The deeper, wider arguments, about the distinction between nature and behaviour, between being and doing, are dealt with largely in my book 'The Cameron Delusion', which contains an interesting quotation from the works of one Matthew Parris about the extent to which homosexual behaviour is predetermined.
Mr Parris wrote in 'The Times' of 6th August 2006, 'I think sexuality is a supple as well as subtle thing, and can sometimes be influenced, even promoted; I think that in some people some drives can be discouraged and others encouraged; I think some people can choose.' My thoughts on this can be found on and around page 120 of the book.
Dr Thomas Writes
I'd also like to respond to a couple of other recent postings, whose thoughtfulness demands an answer, and is a refreshing change from yelling and misrepresentation.
The first is from Sean Thomas, who wrote before Christmas (but on a dying thread) as follows.
I've inserted some comments, marked with asterisks thus **
'I’m pleased Mr Hitchens has taken the time to consider my comments. Indeed, I really didn’t expect it. But I appreciate his willingness to engage. Likewise for all other posters (though I can’t engage with all issues for sake of time and economy). First of all, I would like to offer some clarifications, along with some rather honest (and rather shamefaced) apologies. Then I would like to provide some further details about my position on the issue of drugs. I hope I can match the succinct quality I admire in his writing (I doubt I will though).
'I have a PhD in law, and I am currently a Lecturer in Commercial Law at the University of Leicester. The reason I used my title is that I am happy to make my comments in my capacity as a professional academic lawyer (and I agree with Mr Hitchens’s distaste for the prevalence of (essentially) anonymous posting). I could say: ‘Google me Peter!’ But I have the (mis)fortune to share a name with an author who once won the Bad Sex in Fiction award, so looking for ‘Sean Thomas’ on the internet can lead to amusing mistakes of identity. As my job title indicates, my speciality is commercial law, not drugs. Nevertheless, I have a longstanding teaching interest in criminal law, and my research often covers areas of property crimes, so I like to think my interest in this issue is more than that of the “interested observer”. In particular I am interested in lay (as opposed to legal) conceptions of the “moral” in criminal law and policy.
'On to the apologies: I used the term ‘hypocrisy’ in relation to Mr Hitchens’s commentary that (essentially) the pro-drug side are shrill and closed-minded in relation to the position held by Mr Hitchens. I felt that his reaction was as bad, and I thought this looked like hypocrisy. I agree it was a loose use of the term (certainly I was not implying that he was perhaps a Howard Marks in his private life: if this was what was inferred I apologise).’
** I'm grateful for that.**
'I can see now that I perhaps should have considered my language. As for straw man – we all know this is the style of argumentation whereby a real problem is expanded to unreal levels.’
**Is it? I thought it was to misrepresent an opponent's position, to refute, or appear to refute, the misrepresented position and so to claim to have won the argument, while having in fact sidestepped it.**
'Thus I think that the claim that because some people suffer badly from drug consumption, that all drug consumption is bad, is a species of the straw man argument.'
**Whereas I would say that this formulation is in fact a misrepresentation of my position. In my view self-stupefaction is self-evidently morally wrong, in almost all cases opens to the stupefier to criminal or negligent acts which he would otherwise avoid, and ought to be repugnant to any morally literate person. Its consequences are frequently disastrous to the self-stupefier himself and to those around him. Therefore, where morality fails (as it has on this issue for half a century) the law must step in. That is rather different from 'because some people suffer badly from drug consumption, that all drug consumption is bad', a crude oversimplification.**
‘For now, I shall move on from that as I discuss it later in a bit more depth. So yes, the doc does disagree with you, and I should have come out and said it clearly.

**REQUIRED WORK**
1 > Give every distinct surname of a person mentioned in the passage.
2 > Please quote the part of the passage that opens with the words containing "Dr Thomas Writes" and closes with "I will though).".
The listing that follows has nothing to do with the passage.

**RECORDED DATA**
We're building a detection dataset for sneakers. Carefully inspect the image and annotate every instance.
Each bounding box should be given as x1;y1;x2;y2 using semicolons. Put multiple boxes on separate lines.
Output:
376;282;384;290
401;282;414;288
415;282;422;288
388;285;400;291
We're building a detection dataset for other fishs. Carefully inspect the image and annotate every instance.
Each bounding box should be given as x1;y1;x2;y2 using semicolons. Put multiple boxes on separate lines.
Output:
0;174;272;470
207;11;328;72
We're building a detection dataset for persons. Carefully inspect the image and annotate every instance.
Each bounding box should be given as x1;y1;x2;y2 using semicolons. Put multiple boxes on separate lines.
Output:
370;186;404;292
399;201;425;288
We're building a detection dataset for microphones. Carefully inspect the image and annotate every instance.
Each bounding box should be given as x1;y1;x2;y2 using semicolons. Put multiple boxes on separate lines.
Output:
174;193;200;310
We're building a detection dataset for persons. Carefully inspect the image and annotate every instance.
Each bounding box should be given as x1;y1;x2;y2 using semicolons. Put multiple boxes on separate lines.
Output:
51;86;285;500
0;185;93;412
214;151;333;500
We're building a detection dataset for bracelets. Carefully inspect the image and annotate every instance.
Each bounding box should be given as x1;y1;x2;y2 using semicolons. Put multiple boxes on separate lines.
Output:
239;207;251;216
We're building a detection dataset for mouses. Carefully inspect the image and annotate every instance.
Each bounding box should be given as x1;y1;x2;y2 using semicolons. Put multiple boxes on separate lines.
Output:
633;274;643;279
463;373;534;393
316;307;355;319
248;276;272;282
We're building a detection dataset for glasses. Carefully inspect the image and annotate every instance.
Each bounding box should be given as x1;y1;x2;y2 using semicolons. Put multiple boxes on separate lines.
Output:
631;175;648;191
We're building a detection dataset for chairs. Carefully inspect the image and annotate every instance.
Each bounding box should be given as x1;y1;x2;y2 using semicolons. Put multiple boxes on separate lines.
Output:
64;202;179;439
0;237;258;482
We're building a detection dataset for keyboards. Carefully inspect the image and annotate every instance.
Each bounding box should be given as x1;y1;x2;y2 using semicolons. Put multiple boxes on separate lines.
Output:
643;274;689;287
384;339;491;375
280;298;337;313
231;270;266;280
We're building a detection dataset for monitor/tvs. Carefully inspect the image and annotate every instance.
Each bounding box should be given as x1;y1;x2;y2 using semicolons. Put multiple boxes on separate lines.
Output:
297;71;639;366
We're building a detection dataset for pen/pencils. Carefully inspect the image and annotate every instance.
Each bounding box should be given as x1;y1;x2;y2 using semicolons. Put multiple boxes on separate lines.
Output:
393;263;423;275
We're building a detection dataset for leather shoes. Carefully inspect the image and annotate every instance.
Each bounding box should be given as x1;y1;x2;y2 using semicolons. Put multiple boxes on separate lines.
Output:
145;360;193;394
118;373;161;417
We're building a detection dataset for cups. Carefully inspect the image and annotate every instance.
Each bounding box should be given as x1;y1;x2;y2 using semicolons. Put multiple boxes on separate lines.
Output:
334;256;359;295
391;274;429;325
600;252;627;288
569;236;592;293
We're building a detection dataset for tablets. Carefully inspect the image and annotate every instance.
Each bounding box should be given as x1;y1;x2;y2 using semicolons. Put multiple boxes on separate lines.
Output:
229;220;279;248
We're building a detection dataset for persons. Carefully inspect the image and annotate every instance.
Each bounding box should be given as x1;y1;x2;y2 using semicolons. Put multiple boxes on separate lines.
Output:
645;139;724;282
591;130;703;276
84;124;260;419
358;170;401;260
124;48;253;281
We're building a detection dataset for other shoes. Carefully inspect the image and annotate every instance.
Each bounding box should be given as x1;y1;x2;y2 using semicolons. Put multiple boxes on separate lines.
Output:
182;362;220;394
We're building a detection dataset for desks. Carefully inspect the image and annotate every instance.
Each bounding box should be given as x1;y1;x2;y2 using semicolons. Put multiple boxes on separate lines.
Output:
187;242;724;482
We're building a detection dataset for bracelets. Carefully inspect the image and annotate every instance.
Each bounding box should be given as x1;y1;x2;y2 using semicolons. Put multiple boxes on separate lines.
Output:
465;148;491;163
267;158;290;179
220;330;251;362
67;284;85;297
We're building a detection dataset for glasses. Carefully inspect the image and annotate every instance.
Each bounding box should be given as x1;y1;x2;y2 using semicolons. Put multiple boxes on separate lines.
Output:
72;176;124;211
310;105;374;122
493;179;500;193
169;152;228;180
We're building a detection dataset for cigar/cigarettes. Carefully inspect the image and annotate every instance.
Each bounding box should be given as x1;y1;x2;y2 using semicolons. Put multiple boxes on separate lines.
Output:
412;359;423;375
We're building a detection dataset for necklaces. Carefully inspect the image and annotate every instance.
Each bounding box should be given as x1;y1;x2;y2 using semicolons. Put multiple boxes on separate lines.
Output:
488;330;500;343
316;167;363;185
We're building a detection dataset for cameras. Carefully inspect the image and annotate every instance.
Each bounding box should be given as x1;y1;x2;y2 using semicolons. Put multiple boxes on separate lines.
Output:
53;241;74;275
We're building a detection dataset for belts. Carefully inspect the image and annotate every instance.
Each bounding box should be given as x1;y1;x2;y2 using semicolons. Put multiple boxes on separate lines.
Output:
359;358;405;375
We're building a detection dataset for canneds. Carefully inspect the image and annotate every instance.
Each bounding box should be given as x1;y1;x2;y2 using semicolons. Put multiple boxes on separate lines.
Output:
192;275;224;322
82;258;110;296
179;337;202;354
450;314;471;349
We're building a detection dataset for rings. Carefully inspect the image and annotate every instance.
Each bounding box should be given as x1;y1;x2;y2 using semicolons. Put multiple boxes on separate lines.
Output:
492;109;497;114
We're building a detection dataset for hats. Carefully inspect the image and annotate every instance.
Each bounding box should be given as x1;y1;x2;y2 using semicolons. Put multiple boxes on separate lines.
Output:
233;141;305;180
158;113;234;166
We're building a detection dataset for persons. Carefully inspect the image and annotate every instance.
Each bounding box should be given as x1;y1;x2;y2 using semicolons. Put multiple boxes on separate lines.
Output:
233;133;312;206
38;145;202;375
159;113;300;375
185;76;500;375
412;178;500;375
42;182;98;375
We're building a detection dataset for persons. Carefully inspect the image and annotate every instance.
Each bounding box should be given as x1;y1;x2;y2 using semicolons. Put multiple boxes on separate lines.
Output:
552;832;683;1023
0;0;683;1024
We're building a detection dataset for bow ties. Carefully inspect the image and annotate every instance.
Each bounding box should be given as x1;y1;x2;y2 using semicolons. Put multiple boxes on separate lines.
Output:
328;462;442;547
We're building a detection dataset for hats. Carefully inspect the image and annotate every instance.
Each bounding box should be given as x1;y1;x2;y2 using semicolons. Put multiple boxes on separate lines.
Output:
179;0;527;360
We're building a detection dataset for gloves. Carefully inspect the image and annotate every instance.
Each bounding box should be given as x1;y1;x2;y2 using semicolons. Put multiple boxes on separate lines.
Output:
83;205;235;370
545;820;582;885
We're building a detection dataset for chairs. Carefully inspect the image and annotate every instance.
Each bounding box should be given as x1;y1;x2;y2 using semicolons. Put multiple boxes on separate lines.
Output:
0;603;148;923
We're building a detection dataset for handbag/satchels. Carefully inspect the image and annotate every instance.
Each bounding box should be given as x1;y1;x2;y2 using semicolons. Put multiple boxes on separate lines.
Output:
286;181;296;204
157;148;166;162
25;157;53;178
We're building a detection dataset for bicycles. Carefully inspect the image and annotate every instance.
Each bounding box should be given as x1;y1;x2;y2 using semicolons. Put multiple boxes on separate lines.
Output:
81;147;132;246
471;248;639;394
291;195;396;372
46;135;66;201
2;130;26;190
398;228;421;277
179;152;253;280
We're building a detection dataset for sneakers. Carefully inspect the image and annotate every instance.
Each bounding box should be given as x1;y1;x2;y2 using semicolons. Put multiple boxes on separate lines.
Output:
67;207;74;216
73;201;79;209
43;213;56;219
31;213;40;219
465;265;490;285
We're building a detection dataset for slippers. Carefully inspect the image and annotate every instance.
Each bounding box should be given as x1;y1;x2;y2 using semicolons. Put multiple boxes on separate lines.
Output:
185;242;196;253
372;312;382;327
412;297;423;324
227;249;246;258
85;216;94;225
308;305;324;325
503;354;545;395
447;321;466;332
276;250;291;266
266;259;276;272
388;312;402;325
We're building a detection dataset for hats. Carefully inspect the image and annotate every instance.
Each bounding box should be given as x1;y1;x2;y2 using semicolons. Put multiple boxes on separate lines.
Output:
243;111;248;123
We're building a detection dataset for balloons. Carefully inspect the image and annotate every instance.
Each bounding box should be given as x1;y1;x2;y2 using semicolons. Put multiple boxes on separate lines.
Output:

**IN RESPONSE**
1 > Parris, Thomas, Hitchens, Marks

2 >
Dr Thomas Writes
I'd also like to respond to a couple of other recent postings, whose thoughtfulness demands an answer, and is a refreshing change from yelling and misrepresentation.
The first is from Sean Thomas, who wrote before Christmas (but on a dying thread) as follows.
I've inserted some comments, marked with asterisks thus **
'I’m pleased Mr Hitchens has taken the time to consider my comments. Indeed, I really didn’t expect it. But I appreciate his willingness to engage. Likewise for all other posters (though I can’t engage with all issues for sake of time and economy). First of all, I would like to offer some clarifications, along with some rather honest (and rather shamefaced) apologies. Then I would like to provide some further details about my position on the issue of drugs. I hope I can match the succinct quality I admire in his writing (I doubt I will though).